WHAT THE TASK ASKS: Only the pictures are left out: repeat the rest of the entries exactly.

RECORDS PROVIDED:
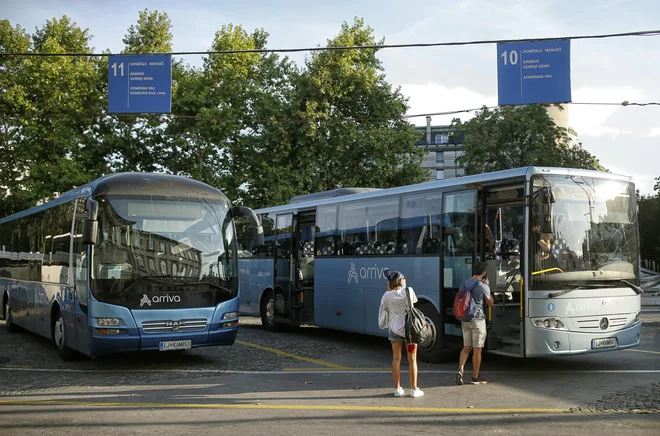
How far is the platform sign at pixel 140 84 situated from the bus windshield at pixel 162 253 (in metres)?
6.45

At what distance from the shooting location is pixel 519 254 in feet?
37.9

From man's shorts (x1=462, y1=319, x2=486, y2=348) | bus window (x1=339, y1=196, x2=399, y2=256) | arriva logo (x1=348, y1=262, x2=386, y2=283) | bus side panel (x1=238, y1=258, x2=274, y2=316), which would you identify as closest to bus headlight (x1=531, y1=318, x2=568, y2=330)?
man's shorts (x1=462, y1=319, x2=486, y2=348)

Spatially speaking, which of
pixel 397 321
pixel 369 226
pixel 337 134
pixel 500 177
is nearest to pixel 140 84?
pixel 369 226

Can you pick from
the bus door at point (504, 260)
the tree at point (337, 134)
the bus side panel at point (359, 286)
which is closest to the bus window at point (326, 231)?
the bus side panel at point (359, 286)

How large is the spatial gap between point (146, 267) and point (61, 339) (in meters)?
2.87

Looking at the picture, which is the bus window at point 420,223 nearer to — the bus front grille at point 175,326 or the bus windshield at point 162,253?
the bus windshield at point 162,253

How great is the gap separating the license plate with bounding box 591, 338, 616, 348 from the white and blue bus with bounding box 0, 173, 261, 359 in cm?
590

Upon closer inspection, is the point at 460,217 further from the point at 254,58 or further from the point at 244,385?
the point at 254,58

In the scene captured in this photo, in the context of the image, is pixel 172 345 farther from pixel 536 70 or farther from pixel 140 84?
pixel 536 70

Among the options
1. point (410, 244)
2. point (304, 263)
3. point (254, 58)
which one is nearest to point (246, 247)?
point (304, 263)

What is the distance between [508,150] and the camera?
44281mm

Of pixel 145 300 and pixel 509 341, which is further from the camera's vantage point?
pixel 145 300

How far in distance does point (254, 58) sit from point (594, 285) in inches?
1237

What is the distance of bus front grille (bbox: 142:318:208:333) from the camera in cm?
1216
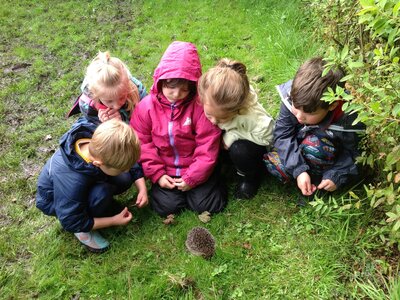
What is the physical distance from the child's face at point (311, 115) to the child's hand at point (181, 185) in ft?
3.57

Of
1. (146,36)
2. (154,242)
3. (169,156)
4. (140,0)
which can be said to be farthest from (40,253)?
(140,0)

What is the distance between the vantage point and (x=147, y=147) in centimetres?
325

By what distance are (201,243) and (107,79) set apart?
1.52 m

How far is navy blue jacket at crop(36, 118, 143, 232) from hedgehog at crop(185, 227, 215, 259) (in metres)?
0.77

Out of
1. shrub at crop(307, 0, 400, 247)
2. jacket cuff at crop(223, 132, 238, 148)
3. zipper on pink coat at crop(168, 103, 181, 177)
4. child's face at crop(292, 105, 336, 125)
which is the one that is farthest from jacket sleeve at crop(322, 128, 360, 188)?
zipper on pink coat at crop(168, 103, 181, 177)

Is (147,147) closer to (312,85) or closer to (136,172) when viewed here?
(136,172)

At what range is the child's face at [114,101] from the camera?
3.15m

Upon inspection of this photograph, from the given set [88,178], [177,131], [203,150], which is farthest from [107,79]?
[203,150]

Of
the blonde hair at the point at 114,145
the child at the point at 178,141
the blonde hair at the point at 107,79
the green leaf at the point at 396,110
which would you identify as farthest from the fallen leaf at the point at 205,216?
the green leaf at the point at 396,110

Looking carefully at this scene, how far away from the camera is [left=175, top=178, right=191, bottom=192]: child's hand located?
3.17 meters

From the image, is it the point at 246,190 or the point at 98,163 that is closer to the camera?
the point at 98,163

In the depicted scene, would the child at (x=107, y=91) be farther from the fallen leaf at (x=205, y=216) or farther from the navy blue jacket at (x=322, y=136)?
the navy blue jacket at (x=322, y=136)

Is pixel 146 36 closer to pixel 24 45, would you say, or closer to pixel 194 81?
pixel 24 45

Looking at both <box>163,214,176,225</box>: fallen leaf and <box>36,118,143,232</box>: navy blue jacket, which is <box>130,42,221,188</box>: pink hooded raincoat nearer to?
<box>163,214,176,225</box>: fallen leaf
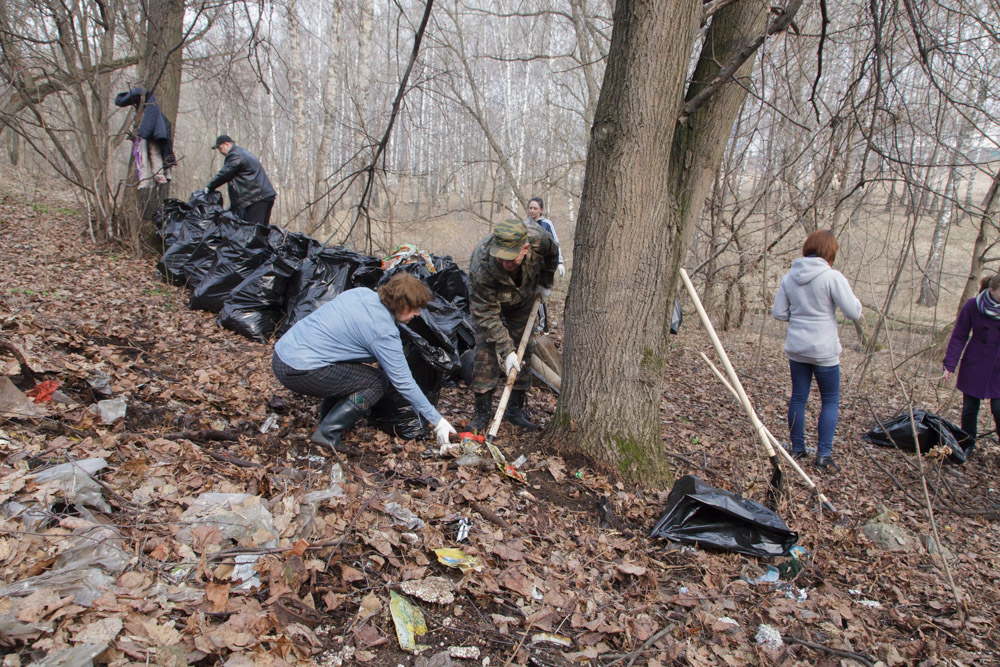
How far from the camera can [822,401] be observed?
3914 millimetres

RESULT:
How far is the platform sign at pixel 140 84 situated from the bus windshield at pixel 162 253 (in metres)?
6.45

At what distance from the shooting location is pixel 519 254 in feet?
37.9

From man's shorts (x1=462, y1=319, x2=486, y2=348) | bus window (x1=339, y1=196, x2=399, y2=256) | arriva logo (x1=348, y1=262, x2=386, y2=283) | bus side panel (x1=238, y1=258, x2=274, y2=316), which would you identify as closest to bus headlight (x1=531, y1=318, x2=568, y2=330)?
man's shorts (x1=462, y1=319, x2=486, y2=348)

Spatially speaking, which of
pixel 397 321
pixel 369 226
pixel 337 134
pixel 500 177
is nearest to pixel 140 84?
pixel 369 226

Can you pick from
the bus door at point (504, 260)
the tree at point (337, 134)
the bus side panel at point (359, 286)
which is closest to the bus window at point (326, 231)?
the bus side panel at point (359, 286)

How large is the spatial gap between point (146, 267) and point (61, 339) (in meters)?
2.87

Looking at the picture, which is the bus window at point 420,223 nearer to — the bus front grille at point 175,326 or the bus windshield at point 162,253?
the bus windshield at point 162,253

How great is the gap separating the license plate with bounding box 591, 338, 616, 348 from the white and blue bus with bounding box 0, 173, 261, 359 in cm?
590

Upon closer inspection, is the point at 460,217 further from the point at 254,58 or further from the point at 244,385?
the point at 254,58

In the scene captured in this photo, in the context of the image, is pixel 172 345 farther from pixel 536 70 or farther from pixel 140 84?
pixel 536 70

Among the options
1. point (410, 244)
2. point (304, 263)
3. point (254, 58)
which one is nearest to point (246, 247)?
point (304, 263)

What is the distance between [508,150] and the camera?
44281mm

Of pixel 145 300 and pixel 509 341, which is further from the camera's vantage point?
pixel 145 300

How far in distance does point (254, 58) sit from point (594, 285) in inches?
1237

What is the distance of bus front grille (bbox: 142:318:208:333) from the camera in cm?
1216
What is the physical distance from the child's face at point (311, 115) to the child's hand at point (181, 185) in ft?
3.57

Of
1. (146,36)
2. (154,242)
3. (169,156)
4. (140,0)
which can be said to be farthest from (40,253)?
(140,0)

What is the distance between the vantage point and (x=147, y=147) in centimetres?
325

By what distance are (201,243) and (107,79) set apart?
1.52 m

How far is navy blue jacket at crop(36, 118, 143, 232) from hedgehog at crop(185, 227, 215, 259) (in metres)?
0.77

Out of
1. shrub at crop(307, 0, 400, 247)
2. jacket cuff at crop(223, 132, 238, 148)
3. zipper on pink coat at crop(168, 103, 181, 177)
4. child's face at crop(292, 105, 336, 125)
which is the one that is farthest from jacket sleeve at crop(322, 128, 360, 188)?
zipper on pink coat at crop(168, 103, 181, 177)

Is (147,147) closer to (312,85) or closer to (136,172) when viewed here?
(136,172)

At what range is the child's face at [114,101] from the camera?
3.15m

Upon inspection of this photograph, from the given set [88,178], [177,131], [203,150], which is farthest from [107,79]?
[203,150]

Of
the blonde hair at the point at 114,145
the child at the point at 178,141
the blonde hair at the point at 107,79
the green leaf at the point at 396,110
which would you identify as farthest from the fallen leaf at the point at 205,216?
the green leaf at the point at 396,110

Looking carefully at this scene, how far away from the camera is [left=175, top=178, right=191, bottom=192]: child's hand located?
3.17 meters

From the image, is it the point at 246,190 or the point at 98,163 that is closer to the camera?
the point at 98,163

In the depicted scene, would the child at (x=107, y=91) be farther from the fallen leaf at (x=205, y=216) or farther from the navy blue jacket at (x=322, y=136)?
the navy blue jacket at (x=322, y=136)

Is pixel 146 36 closer to pixel 24 45, would you say, or closer to pixel 194 81?
pixel 24 45

Looking at both <box>163,214,176,225</box>: fallen leaf and <box>36,118,143,232</box>: navy blue jacket, which is <box>130,42,221,188</box>: pink hooded raincoat nearer to?
<box>163,214,176,225</box>: fallen leaf
How far from the camera can [822,401] be observed?
3914 millimetres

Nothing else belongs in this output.